* _GIVEN PROBLEM_: Can you print, unchanged, the stretch of the data below from the line containing "At what range" through the end?
* START MATERIAL SUPPLIED *
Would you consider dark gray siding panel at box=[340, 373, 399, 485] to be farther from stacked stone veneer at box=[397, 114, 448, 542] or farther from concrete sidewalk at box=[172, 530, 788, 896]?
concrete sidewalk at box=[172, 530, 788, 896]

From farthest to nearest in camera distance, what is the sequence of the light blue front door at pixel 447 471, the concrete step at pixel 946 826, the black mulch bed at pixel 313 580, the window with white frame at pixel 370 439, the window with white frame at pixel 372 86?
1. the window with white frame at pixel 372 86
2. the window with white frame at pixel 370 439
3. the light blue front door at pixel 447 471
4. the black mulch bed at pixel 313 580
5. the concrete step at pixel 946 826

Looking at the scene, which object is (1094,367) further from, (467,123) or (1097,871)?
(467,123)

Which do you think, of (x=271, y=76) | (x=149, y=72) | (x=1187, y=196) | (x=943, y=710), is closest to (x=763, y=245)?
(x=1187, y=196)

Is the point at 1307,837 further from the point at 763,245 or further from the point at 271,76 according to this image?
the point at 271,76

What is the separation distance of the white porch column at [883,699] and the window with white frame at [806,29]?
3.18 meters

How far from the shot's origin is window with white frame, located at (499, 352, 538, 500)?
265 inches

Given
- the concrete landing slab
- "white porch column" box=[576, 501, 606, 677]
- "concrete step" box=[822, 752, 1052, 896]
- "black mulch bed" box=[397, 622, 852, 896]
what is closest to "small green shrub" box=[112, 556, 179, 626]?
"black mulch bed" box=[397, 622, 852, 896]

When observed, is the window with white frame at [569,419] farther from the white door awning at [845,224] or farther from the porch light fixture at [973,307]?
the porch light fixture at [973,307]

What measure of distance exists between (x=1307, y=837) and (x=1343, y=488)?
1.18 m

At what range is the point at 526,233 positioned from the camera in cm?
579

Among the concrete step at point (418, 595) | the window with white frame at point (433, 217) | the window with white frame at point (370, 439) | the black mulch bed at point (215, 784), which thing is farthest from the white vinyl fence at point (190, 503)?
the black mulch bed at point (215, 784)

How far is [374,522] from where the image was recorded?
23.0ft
* END MATERIAL SUPPLIED *
* _EXERCISE ANSWER_:
At what range is the point at 526,233 positioned from the camera in cm?
579

Among the concrete step at point (418, 595) | the window with white frame at point (433, 217) | the window with white frame at point (370, 439) | the black mulch bed at point (215, 784), which thing is farthest from the white vinyl fence at point (190, 503)?
the black mulch bed at point (215, 784)

How far is [374,522] from where the image was recorded?
23.0ft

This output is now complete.